Depuis le Cap Fréhel (Côtes-d’Armor).
A tout cycliste de juillet s’agrège un legs historique. En arrivant sur la côte découpée du Goëlo, avant d’arraisonner de front celle de Penthièvre non sans avoir léché de part en part la Baie de Saint-Brieuc, le chronicoeur savait qu’il retrouverait la mer et ses effluves d’outre-là en foulant l’un des théâtres naturels dignes des Illustres. De ceux que le Tour aime tant visiter. Mais le chronicoeur savait également que les lois de protection de l’environnement empêcheraient la caravane, ses milliers de véhicules et ses dizaines de milliers de spectateurs, de souiller le Cap Fréhel en sa pointe, là où traditionnellement les concurrents de la Route du Rhum, appareillés depuis Saint-Malo, coupent la ligne de départ plein ouest pour s’affranchir définitivement des modestes terriens que nous sommes. Le Cap Fréhel est en effet un site fragile où survit une végétation rare et heureusement protégée. Voilà pourquoi la ligne d’arrivée était située à Pléhérel, à 4 kilomètres du phare du Cap, brassé par les vents et pour une fois déserté par les curieux. Pour bénéficier de la brise de Manche et s’évader un instant du cirque ambulant, il fallait donc marcher. Mais quand on aime, on ne regrette pas sa peine.

#### Section des données:
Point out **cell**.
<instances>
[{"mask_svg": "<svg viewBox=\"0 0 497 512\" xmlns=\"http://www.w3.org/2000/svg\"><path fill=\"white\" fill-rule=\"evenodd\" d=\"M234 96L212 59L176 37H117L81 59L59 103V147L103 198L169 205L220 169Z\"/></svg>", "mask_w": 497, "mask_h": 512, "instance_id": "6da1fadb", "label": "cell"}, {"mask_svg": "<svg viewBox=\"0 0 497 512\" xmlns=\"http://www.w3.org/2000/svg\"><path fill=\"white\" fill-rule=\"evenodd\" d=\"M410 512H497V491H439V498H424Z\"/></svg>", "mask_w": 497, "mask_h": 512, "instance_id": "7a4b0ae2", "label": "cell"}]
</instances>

...

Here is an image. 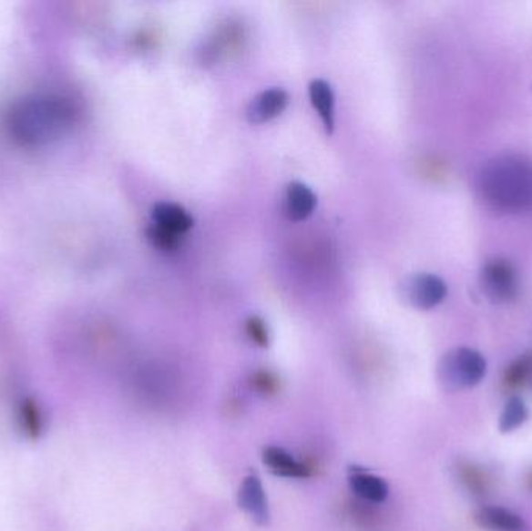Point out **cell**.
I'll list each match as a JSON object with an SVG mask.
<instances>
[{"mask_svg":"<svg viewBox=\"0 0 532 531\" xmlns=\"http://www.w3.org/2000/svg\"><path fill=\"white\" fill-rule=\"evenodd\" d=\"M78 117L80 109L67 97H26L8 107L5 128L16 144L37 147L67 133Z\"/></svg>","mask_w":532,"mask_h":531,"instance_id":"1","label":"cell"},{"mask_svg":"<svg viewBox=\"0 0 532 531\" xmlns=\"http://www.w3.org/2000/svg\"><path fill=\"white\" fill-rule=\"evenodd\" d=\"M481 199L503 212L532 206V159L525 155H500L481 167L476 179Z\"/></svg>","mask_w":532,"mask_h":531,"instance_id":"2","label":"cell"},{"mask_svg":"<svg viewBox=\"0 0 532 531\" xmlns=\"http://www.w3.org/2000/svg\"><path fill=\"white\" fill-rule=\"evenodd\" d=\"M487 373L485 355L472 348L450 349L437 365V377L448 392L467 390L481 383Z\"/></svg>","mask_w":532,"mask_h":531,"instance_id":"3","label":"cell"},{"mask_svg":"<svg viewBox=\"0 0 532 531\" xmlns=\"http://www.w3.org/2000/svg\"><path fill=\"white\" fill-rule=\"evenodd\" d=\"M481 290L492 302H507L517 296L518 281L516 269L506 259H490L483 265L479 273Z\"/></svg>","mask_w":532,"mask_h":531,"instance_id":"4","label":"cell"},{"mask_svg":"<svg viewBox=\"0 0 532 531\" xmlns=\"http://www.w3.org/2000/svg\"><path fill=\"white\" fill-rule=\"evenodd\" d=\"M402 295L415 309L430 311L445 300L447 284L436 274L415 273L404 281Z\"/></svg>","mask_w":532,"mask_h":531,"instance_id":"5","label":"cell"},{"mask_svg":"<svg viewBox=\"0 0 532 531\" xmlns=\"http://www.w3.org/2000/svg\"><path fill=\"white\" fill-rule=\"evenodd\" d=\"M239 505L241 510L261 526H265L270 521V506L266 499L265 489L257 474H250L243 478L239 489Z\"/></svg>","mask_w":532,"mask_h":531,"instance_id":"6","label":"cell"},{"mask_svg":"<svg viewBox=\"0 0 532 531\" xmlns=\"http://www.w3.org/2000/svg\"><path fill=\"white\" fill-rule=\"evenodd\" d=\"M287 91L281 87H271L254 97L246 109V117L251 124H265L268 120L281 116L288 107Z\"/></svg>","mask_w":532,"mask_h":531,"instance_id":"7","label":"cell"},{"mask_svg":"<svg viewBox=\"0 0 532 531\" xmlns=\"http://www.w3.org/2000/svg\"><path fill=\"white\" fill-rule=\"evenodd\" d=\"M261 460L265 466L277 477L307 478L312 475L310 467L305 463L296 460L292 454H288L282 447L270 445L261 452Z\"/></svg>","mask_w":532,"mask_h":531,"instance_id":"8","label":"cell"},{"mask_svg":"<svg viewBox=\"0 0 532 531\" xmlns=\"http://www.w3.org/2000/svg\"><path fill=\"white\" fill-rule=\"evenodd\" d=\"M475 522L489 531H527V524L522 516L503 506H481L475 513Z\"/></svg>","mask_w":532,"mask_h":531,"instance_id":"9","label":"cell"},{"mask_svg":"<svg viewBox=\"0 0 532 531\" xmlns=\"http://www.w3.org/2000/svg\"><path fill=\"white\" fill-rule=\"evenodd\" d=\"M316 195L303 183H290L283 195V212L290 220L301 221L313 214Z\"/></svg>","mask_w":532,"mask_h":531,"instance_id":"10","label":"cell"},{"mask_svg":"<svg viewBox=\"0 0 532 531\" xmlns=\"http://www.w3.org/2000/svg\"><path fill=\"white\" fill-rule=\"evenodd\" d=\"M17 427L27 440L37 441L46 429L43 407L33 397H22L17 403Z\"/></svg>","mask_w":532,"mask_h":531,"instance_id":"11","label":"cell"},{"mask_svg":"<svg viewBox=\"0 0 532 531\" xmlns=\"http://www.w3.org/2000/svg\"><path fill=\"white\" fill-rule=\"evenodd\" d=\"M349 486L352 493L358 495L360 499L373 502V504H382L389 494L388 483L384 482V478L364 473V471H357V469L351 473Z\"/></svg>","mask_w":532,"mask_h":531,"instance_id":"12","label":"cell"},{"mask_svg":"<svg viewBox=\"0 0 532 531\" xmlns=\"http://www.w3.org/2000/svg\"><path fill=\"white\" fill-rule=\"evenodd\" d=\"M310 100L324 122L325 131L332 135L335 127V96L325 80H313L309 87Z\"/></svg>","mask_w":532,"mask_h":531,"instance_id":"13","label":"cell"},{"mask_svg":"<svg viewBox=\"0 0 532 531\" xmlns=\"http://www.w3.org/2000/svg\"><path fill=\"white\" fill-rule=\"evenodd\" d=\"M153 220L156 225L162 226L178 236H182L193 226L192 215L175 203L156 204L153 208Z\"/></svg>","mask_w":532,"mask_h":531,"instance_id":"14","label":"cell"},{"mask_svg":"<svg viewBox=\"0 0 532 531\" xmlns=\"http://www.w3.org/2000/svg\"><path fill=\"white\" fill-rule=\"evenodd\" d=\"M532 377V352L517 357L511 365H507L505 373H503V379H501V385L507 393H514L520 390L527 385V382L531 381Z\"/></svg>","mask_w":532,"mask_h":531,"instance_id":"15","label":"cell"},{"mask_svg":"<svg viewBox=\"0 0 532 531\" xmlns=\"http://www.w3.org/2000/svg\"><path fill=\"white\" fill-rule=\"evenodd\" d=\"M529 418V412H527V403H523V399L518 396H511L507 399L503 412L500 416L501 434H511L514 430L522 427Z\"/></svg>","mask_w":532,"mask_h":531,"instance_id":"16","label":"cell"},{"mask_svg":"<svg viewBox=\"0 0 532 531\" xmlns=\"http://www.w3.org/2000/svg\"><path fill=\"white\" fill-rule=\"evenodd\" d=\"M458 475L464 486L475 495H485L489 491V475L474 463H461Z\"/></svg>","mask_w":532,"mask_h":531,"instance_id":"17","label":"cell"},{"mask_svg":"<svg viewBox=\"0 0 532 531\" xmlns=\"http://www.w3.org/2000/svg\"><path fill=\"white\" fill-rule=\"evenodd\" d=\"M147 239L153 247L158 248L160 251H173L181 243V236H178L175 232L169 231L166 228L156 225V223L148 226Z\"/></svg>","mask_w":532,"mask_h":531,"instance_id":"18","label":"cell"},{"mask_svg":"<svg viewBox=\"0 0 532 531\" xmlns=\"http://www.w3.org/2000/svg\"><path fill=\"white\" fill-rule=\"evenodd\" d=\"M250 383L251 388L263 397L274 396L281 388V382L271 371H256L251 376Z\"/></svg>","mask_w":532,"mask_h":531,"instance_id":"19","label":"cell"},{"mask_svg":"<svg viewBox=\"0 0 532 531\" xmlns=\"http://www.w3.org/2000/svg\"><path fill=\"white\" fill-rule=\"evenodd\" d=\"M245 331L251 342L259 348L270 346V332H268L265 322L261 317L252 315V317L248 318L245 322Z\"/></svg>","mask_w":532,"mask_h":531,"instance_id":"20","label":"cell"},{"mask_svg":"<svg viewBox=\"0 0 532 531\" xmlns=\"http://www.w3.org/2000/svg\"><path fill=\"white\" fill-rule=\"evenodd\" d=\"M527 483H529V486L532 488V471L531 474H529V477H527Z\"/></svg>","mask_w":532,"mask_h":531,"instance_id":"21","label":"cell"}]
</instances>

#### Exercices:
1 > Relevez dans l'extrait tout ce que les lois de protection de l'environnement empêchent de souiller le Cap Fréhel en sa pointe.
2 > Indiquez si chacune des affirmations suivantes concorde avec l'extrait, en répondant par oui ou par non et en citant les mots décisifs du texte :
(a) La ligne d'arrivée se trouvait au phare du Cap Fréhel.
(b) Le Cap Fréhel abrite une végétation rare et protégée.
(c) Les concurrents de la Route du Rhum appareillent depuis Saint-Malo.

#### Corrigés par exercice:
1 >
- la caravane
- ses milliers de véhicules
- ses dizaines de milliers de spectateurs

2 >
(a) Non : « la ligne d’arrivée était située à Pléhérel, à 4 kilomètres du phare du Cap ».
(b) Oui : « un site fragile où survit une végétation rare et heureusement protégée ».
(c) Oui : « les concurrents de la Route du Rhum, appareillés depuis Saint-Malo ».